▸ Document excerpt:
Metamath Proof Explorer

Theorem absreim

Description: Absolute value of a number that has been decomposed into real and imaginary parts. (Contributed by NM, 14-Jan-2006)

		Ref	Expression
	Assertion	absreim	⊢ ( ( 𝐴 ∈ ℝ ∧ 𝐵 ∈ ℝ ) → ( abs ‘ ( 𝐴 + ( i · 𝐵 ) ) ) = ( √ ‘ ( ( 𝐴 ↑ 2 ) + ( 𝐵 ↑ 2 ) ) ) )

Proof

Step	Hyp	Ref	Expression
1		recn	⊢ ( 𝐴 ∈ ℝ → 𝐴 ∈ ℂ )
2		ax-icn	⊢ i ∈ ℂ
3		recn	⊢ ( 𝐵 ∈ ℝ → 𝐵 ∈ ℂ )
4		mulcl	⊢ ( ( i ∈ ℂ ∧ 𝐵 ∈ ℂ ) → ( i · 𝐵 ) ∈ ℂ )

▸ Entries supplied:
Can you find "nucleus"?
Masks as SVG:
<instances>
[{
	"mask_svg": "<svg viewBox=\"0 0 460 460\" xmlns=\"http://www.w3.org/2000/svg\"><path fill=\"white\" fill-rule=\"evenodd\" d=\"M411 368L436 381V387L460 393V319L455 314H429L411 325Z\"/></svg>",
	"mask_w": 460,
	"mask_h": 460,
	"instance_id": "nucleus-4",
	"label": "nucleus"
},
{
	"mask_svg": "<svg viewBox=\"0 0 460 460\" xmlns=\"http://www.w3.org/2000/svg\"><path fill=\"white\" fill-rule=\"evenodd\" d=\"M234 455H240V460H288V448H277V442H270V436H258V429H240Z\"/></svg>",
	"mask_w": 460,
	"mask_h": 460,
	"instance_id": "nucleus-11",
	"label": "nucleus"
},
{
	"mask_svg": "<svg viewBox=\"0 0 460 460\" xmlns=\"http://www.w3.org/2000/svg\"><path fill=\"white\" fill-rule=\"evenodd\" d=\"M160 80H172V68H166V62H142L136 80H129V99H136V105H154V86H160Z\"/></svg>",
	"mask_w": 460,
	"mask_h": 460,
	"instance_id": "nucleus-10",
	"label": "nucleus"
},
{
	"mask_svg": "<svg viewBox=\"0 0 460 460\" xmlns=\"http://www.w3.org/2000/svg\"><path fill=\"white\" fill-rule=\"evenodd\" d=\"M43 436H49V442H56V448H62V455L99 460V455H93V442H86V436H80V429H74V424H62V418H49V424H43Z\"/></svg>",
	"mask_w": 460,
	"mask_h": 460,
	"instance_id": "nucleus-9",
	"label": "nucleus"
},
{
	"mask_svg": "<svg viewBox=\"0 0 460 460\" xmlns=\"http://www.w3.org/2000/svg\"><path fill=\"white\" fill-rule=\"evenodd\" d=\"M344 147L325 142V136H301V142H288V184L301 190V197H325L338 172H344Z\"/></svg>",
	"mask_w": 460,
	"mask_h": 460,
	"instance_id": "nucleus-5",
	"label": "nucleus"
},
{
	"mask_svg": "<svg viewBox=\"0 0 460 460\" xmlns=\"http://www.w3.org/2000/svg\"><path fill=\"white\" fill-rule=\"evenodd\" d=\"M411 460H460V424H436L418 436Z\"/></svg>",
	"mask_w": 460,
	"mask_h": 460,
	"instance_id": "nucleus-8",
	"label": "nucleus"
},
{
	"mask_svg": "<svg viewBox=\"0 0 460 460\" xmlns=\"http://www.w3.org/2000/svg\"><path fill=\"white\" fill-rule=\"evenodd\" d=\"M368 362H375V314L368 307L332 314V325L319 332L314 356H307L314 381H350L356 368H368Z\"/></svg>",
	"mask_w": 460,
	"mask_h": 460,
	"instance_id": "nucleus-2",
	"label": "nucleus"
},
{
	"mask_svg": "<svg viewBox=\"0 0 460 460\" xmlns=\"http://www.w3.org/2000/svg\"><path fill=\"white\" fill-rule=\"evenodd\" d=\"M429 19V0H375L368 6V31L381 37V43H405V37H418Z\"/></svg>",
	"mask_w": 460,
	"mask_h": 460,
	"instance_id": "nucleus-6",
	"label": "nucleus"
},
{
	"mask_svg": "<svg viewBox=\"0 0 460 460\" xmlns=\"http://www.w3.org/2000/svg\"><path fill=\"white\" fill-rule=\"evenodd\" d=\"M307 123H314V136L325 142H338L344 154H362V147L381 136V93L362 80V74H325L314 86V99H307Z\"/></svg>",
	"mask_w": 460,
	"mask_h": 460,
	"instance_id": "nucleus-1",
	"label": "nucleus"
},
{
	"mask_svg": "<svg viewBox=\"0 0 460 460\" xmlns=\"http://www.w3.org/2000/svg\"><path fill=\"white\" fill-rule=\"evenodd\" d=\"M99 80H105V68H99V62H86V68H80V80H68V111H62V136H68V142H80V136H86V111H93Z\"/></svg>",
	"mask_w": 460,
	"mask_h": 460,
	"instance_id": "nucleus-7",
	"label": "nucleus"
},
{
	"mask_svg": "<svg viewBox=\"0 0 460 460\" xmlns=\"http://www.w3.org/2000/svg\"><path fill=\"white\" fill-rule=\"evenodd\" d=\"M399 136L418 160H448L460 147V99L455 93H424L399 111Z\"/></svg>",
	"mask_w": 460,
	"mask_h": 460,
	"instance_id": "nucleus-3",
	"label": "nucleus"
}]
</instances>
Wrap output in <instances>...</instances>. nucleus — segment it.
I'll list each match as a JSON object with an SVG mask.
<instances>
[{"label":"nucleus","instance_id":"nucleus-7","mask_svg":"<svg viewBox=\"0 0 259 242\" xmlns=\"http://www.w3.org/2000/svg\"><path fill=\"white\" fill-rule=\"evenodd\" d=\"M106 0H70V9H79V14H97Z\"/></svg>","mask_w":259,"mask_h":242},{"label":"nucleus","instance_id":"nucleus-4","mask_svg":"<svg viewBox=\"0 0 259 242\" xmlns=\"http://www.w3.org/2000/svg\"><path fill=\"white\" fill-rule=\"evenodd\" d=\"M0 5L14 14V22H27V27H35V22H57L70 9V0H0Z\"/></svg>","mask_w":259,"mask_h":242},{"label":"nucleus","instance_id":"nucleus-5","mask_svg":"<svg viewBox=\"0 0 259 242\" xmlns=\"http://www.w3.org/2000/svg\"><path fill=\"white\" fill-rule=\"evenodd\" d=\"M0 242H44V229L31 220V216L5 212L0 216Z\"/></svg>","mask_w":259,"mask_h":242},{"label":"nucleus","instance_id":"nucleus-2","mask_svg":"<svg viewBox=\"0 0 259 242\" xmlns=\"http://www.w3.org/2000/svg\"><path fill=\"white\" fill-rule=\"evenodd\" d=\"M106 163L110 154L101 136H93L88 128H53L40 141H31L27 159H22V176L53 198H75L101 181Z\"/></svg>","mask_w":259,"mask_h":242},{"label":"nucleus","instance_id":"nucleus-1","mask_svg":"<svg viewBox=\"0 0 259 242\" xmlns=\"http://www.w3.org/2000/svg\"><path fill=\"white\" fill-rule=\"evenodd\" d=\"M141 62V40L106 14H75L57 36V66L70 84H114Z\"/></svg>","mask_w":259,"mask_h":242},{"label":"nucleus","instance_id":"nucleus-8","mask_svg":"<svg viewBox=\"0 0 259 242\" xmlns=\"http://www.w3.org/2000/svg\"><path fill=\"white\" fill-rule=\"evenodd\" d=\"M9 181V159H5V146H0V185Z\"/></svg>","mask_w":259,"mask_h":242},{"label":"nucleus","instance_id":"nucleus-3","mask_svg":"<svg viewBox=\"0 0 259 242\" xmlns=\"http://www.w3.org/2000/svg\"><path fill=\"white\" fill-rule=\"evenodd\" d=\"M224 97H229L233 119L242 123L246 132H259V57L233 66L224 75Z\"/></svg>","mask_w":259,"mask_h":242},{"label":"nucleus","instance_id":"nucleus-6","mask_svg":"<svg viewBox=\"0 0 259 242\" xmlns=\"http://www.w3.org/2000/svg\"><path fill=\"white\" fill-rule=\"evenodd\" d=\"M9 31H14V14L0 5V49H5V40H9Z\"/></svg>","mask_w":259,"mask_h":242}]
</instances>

▸ Instructions for the task:
Write out the part of the absreim proof page starting at "Metamath Proof Explorer" and ending at "by NM, 14-Jan-2006)", character for character.

▸ Worked answer:
Metamath Proof Explorer

Theorem absreim

Description: Absolute value of a number that has been decomposed into real and imaginary parts. (Contributed by NM, 14-Jan-2006)